Lily Allen is ‘vicious’ and ‘raw’ on her tell-all break-up album

Narratively, it begins with the singer falling in love, moving to New York with her two daughters, and setting up home in “a nice little rental near a sweet little school”.
But the first signs of trouble begin when she’s cast in a West End Play (Allen received a Laurence Olivier nomination for her stage debut in 2:22 A Ghost Story, in 2021).
“That’s when your demeanour started to change,” she sings, as clouds gather over the breezy musical backdrop. “You said that I’d have to audition, I said ‘You’re deranged'”.

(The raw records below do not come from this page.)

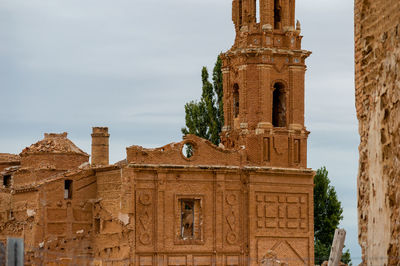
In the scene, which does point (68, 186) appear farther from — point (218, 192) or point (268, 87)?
point (268, 87)

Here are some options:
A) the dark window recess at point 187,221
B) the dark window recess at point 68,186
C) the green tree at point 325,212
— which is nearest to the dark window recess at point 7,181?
the dark window recess at point 68,186

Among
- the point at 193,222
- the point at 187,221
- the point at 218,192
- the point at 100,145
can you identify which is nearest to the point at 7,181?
the point at 100,145

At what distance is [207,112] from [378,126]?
120 ft

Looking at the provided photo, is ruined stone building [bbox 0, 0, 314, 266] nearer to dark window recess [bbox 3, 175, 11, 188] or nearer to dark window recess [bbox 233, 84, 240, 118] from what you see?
dark window recess [bbox 233, 84, 240, 118]

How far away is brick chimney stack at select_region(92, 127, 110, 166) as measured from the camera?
38.3 m

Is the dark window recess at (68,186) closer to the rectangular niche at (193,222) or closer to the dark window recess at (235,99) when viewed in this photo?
the rectangular niche at (193,222)

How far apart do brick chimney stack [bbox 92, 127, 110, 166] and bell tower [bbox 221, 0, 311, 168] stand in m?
4.70

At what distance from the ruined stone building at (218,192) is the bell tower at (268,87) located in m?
0.04

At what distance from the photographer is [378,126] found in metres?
9.29

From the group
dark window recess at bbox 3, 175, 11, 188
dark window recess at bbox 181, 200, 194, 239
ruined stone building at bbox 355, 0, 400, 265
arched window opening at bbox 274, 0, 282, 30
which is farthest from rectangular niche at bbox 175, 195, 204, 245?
ruined stone building at bbox 355, 0, 400, 265

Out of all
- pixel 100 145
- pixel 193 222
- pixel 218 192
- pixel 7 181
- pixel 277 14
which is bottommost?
pixel 193 222

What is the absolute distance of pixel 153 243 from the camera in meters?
33.5

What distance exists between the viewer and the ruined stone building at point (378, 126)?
29.4 feet

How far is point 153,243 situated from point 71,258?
296 centimetres
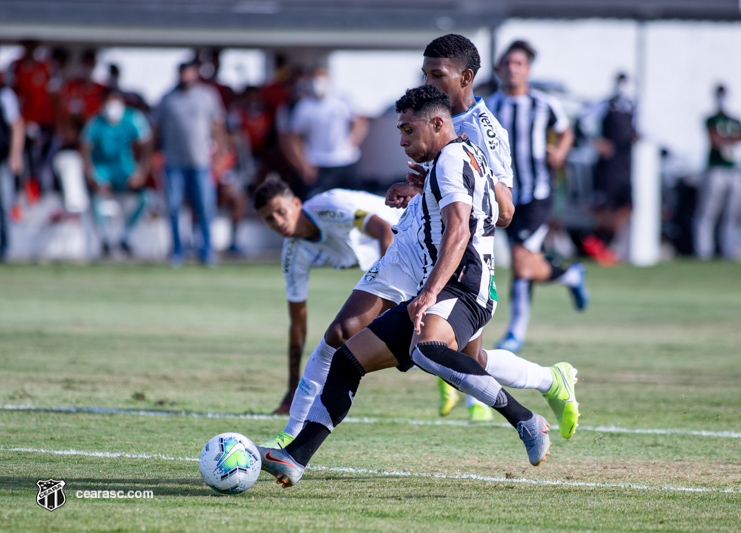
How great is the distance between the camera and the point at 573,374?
568cm

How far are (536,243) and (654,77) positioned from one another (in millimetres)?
22931

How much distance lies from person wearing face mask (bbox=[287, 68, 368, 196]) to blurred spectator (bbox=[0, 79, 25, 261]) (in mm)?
4022

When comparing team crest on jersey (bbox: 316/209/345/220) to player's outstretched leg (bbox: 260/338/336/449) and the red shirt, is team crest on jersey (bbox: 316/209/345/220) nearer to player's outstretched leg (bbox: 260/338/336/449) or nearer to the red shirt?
player's outstretched leg (bbox: 260/338/336/449)

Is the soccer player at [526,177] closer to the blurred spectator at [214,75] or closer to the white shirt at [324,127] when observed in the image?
the white shirt at [324,127]

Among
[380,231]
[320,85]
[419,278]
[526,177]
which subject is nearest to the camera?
[419,278]

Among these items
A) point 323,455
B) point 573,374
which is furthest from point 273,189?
point 573,374

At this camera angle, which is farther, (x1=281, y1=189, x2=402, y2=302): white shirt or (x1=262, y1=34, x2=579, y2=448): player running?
(x1=281, y1=189, x2=402, y2=302): white shirt

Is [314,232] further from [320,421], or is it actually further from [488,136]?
[320,421]

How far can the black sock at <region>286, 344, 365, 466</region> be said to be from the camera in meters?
4.93

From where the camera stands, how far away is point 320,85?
17297 millimetres

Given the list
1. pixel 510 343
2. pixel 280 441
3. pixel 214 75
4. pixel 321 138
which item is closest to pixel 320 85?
pixel 321 138

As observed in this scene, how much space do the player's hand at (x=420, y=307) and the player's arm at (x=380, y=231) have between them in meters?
1.77

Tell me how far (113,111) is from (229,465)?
12599 millimetres

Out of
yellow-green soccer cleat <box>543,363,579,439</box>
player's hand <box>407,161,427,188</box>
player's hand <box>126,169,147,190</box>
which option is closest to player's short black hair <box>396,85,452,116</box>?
player's hand <box>407,161,427,188</box>
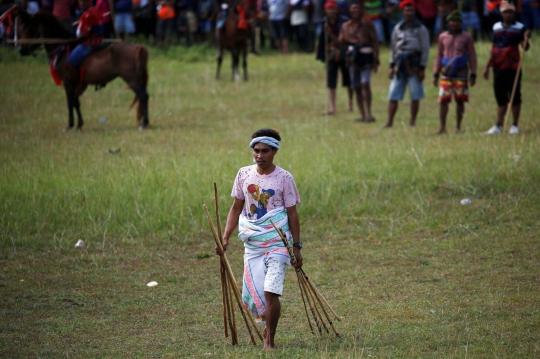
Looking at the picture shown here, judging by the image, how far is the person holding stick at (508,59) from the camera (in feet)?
40.9

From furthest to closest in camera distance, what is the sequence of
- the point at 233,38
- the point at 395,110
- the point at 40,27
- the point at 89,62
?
the point at 233,38 → the point at 40,27 → the point at 89,62 → the point at 395,110

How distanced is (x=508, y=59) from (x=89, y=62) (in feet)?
21.8

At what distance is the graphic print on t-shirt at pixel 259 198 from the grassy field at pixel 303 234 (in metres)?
0.87

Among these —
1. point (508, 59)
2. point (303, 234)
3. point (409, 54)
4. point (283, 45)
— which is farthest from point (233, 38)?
point (303, 234)

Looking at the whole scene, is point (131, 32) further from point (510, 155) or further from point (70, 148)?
point (510, 155)

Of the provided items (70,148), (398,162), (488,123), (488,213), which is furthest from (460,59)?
(70,148)

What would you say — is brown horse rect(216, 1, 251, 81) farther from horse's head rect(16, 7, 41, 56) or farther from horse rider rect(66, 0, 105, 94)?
horse's head rect(16, 7, 41, 56)

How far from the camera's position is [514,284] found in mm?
7043

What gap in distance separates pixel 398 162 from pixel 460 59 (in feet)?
8.62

As the album progresses, the relationship continues to sour.
Her husband disappears for weeks on end, and Allen, or the character she is portraying, reluctantly accepts the conditions of an open marriage.
“He had an arrangement, be discreet and don’t be blatant / There had to be payment, it had to be with strangers.”
It all blows up when she finds text messages, and she says: “Is it just sex or is there emotion?”
In one of the album’s most brutal scenes, Allen, or her character, visits an apartment where she believed her husband was practising karate, only to discover a room scattered with sex toys and “a shoebox full of handwritten letters from brokenhearted women”.
When she finally ends the relationship, she’s bewildered and wounded by his indifference, wondering over and over, “why won’t you beg for me?”
It’s only on the two final tracks where she accepts the need to move on and burn her bridges.
“I will not absorb your shame, it’s you who put me through this,” she sings over a stripped-bare beat on Let You W/in. “I can walk out with my dignity if I lay my truth out on the table.”